These are questions that may never be definitively answered. All that is known for certain is that Jim Jones died of a gunshot wound to the head, and that he was one of only two people to die in Jonestown of a gunshot.
Jones was one of only seven people to be autopsied, but the report shed no new light: He died of a gunshot wound to the head, but the limited forensics – the location of the entry wound, the path of the bullet – were consistent with both murder and suicide.
The autopsy report is inconclusive on the subject. “The manner of death is consistent with suicide because of the finding of a hard contact gunshot wound of the head,” the report concluded. “The possibility of homicide cannot be entirely ruled out because of the lack of specific and reliable information.”
The position of the gun that killed Jones doesn’t provide any answer as to his manner of death. He was found lying on the ground, with the gun several feet away. Someone could have shot him and dropped the gun close by. He could have shot himself, and the recoil could have knocked the gun that distance. (Other anecdotal reports say alternately that the gun was on his chest, within reach of his arm, and 200 feet away.)
Jones spoke of death – including his own – many times. He spoke of suicide many times. Yet, if he chose suicide, why didn’t he take the poison like everyone else? Did he want to differentiate himself from the rest of the community? Did he witness the agony that a cyanide-induced death brought about and decide to die more quickly?
The strongest evidence that someone else shot Jones is that the same autopsy report that offers ambiguous conclusions does spend considerable space discussing the wound, with much elaboration upon its finding that the “wound track [was] left to right.” However, Jones was right-handed, and as several commentators have pointed out, that would have made a gunshot wound to the left temple much more difficult.

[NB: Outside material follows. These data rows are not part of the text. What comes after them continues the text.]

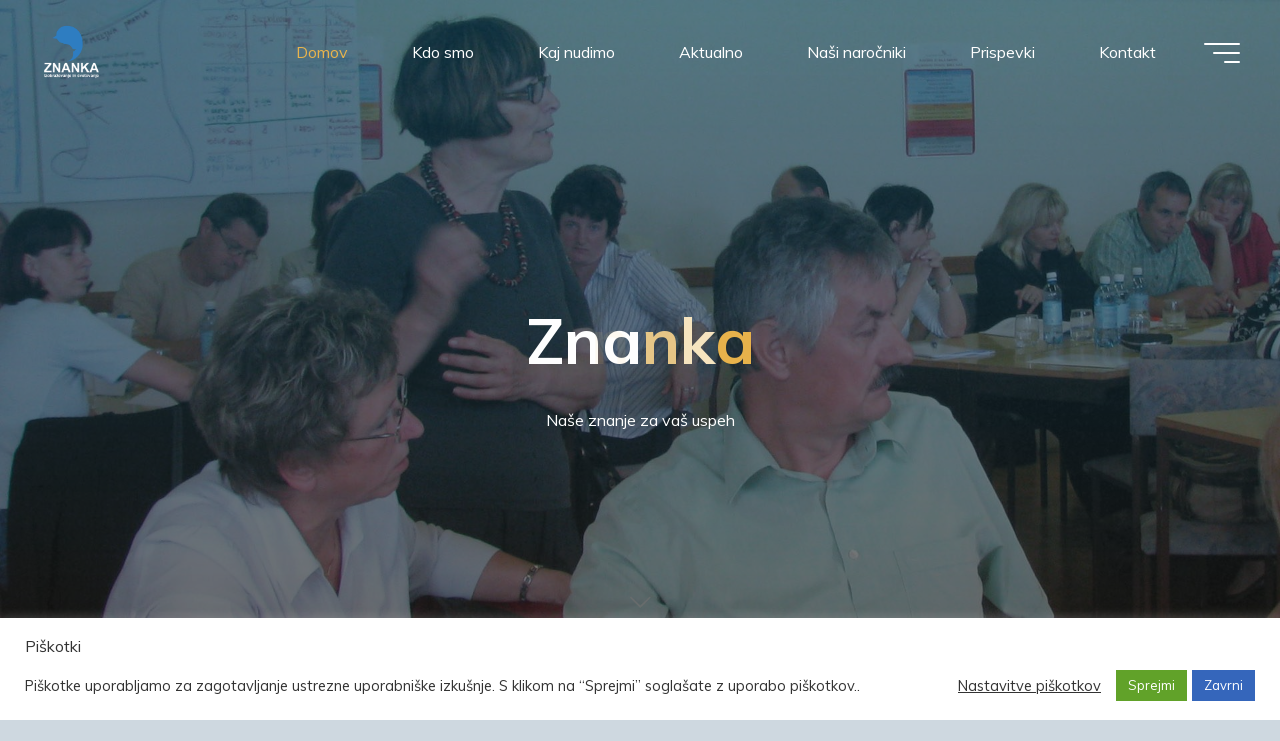

--- FILE ---
content_type: text/javascript
request_url: https://znanka.si/wp-content/themes/bravada/resources/js/ajax.js?ver=1.2.0
body_size: 3757
content:
/**
 * Ajax frontend
 *
 * @package Bravada
 */

 jQuery( document ).ready( function($) {
	/* The number of the next page to load (/page/x/). */
	var page_number_next = parseInt( cryout_ajax_more.page_number_next );

	/* The maximum number of pages the current query can return. */
	var page_number_max = parseInt( cryout_ajax_more.page_number_max );

	/* The link of the next page of posts. */
	var page_link_model = cryout_ajax_more.page_link_model;
	/**
	 * Replace the traditional navigation with our own,
	 * but only if there is at least one page of new posts to load.
	 */
	if( page_number_next <= page_number_max ) {
		/* Insert the "More Posts" link. */
		$( cryout_ajax_more.content_css_selector )
			.append( '<div id="cryout_ajax_more_trigger"><span>{loadmore}</span></div>'.replace('{loadmore}', cryout_ajax_more.load_more_str ) );

		/* Remove the traditional navigation. */
		$( cryout_ajax_more.pagination_css_selector ).remove();
	}

	/**
	 * Load new posts when the link is clicked.
	 */
	$( '#cryout_ajax_more_trigger' ).on( 'click', function() {
	    /* Loading gif */
		$( this ).addClass( 'cryout_click_loading' );

		if( page_number_next <= page_number_max ) {

			/* Get the link for the next page to load */
			var next_link = page_link_model.replace(/9999999/, page_number_next);

			/* Load the next page - only .post class */
            $( '<div>' ).load( next_link + ' .post',
                function() {
                    $data = $( this ).find( 'article.post' );

                    /* Add articles one by one */
    			    $data.each( function() {
                        $( this ).css( 'opacity', '0' ).appendTo( '#content-masonry' ); /* always string */
                    });

                     // If masonry enabled and magazine layout active
                    if ( ( cryout_theme_settings.masonry == 1 ) && ( cryout_theme_settings.magazine != 1 ) ) {
                        /* Add articles one by one */
        			    $data.each( function() {
                            $( this ).css( 'opacity', '0' ).appendTo( '#content-masonry' ); /* always string */
                        });

                        /* Load fitvids, masonry and animate scroll only after images have loaded  */
                        $( '#content-masonry' ).imagesLoaded( function() {
                            if ( cryout_theme_settings.fitvids == 1 ) { $( '#content-masonry' ).fitVids().masonry( 'appended', $data ); }
                                else { $( '#content-masonry' ).masonry( 'appended', $data ); }

                            /* If an article animation is set, animate the new articles */
                            if ( cryout_theme_settings.articleanimation ) { animateScroll( $data ) };

                            /* Removal of loading gif */
                            $( '#cryout_ajax_more_trigger' ).removeClass( 'cryout_click_loading' );
                        });
                    }

                    else { // if not masonry
                        $data.each( function() {
                            $( this ).css( {'opacity': '1', 'transform': 'none', '-webkit-transform': 'none'} ).appendTo( '#content-masonry' ); /* always strings */
                        });
                        if ( cryout_theme_settings.fitvids == 1 ) { $( this ).fitVids(); }
                        if ( cryout_theme_settings.articleanimation ) { animateScroll( $data ) };
                        $( '#cryout_ajax_more_trigger' ).removeClass( 'cryout_click_loading' );
                    }
					/* Update page number and next_link. */
					page_number_next++;

                    /* Hide more posts button if there are no more pages to load */
					if( page_number_next > page_number_max ) {
						$( '#cryout_ajax_more_trigger' ).remove();
					}
				}
			);

		}
		return false;
	});
});
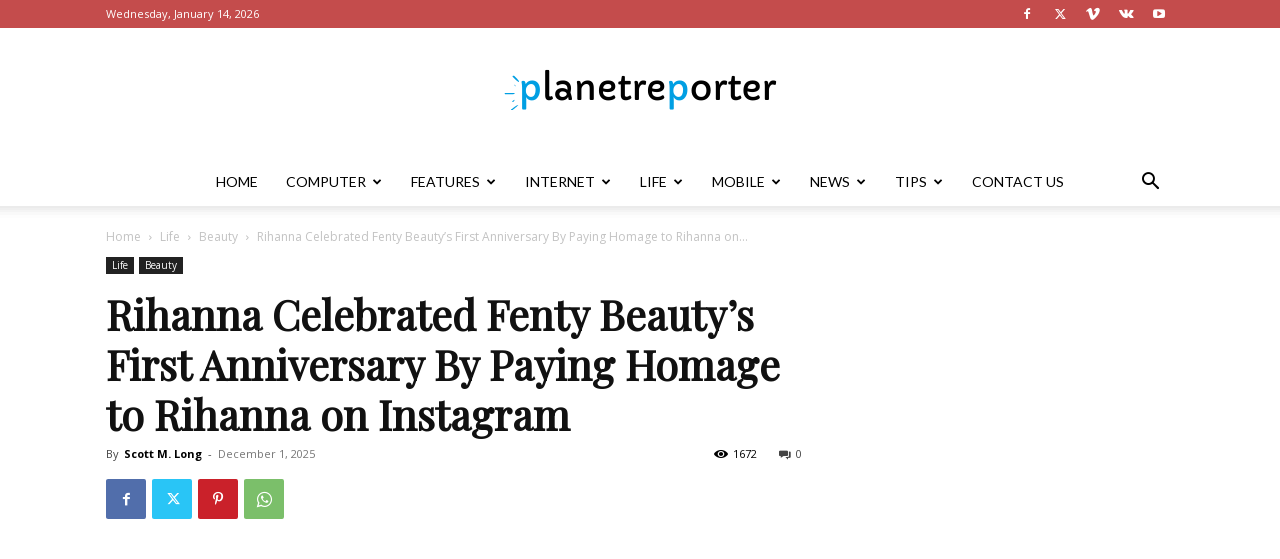

--- FILE ---
content_type: text/html; charset=utf-8
request_url: https://www.google.com/recaptcha/api2/aframe
body_size: 269
content:
<!DOCTYPE HTML><html><head><meta http-equiv="content-type" content="text/html; charset=UTF-8"></head><body><script nonce="ARINoxHVUE0QnUVHEQB1bw">/** Anti-fraud and anti-abuse applications only. See google.com/recaptcha */ try{var clients={'sodar':'https://pagead2.googlesyndication.com/pagead/sodar?'};window.addEventListener("message",function(a){try{if(a.source===window.parent){var b=JSON.parse(a.data);var c=clients[b['id']];if(c){var d=document.createElement('img');d.src=c+b['params']+'&rc='+(localStorage.getItem("rc::a")?sessionStorage.getItem("rc::b"):"");window.document.body.appendChild(d);sessionStorage.setItem("rc::e",parseInt(sessionStorage.getItem("rc::e")||0)+1);localStorage.setItem("rc::h",'1769446085781');}}}catch(b){}});window.parent.postMessage("_grecaptcha_ready", "*");}catch(b){}</script></body></html>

Even that possibility raises other, equally vexing questions, though. There is speculation that he asked someone else to – in essence – participate in his suicide. Under this scenario, Jones would have asked someone close to him to perform the act, which means both his request and the acquiescence to the request might have been considered acts of love.
Another possibility is that the person who shot Jones took him by surprise, and that the killing was truly an act of murder, born in anger, revenge, and dissent. This may have been the case, but it also begs the question: why wouldn’t those emotions have led the assassin to rush the vat of poison sometime earlier in the day and stopped the deaths before the entire community perished?
Finally, others have suggested that the person who shot Jones could have been Annie Moore, the only other person in Jonestown known to have died of a gunshot wound. Moore could have fired the gun, but only if one accepts the scenario that Jones asked her to do it. Since Moore was Jones’ personal nurse who was in charge of his medications, though, a more likely request would have been for her to administer a lethal dose of poison. In addition, Moore’s death likely occurred several hours later, and with the use of a second gun. In other words, there is no real connection between the two deaths other than they both died of gunshots.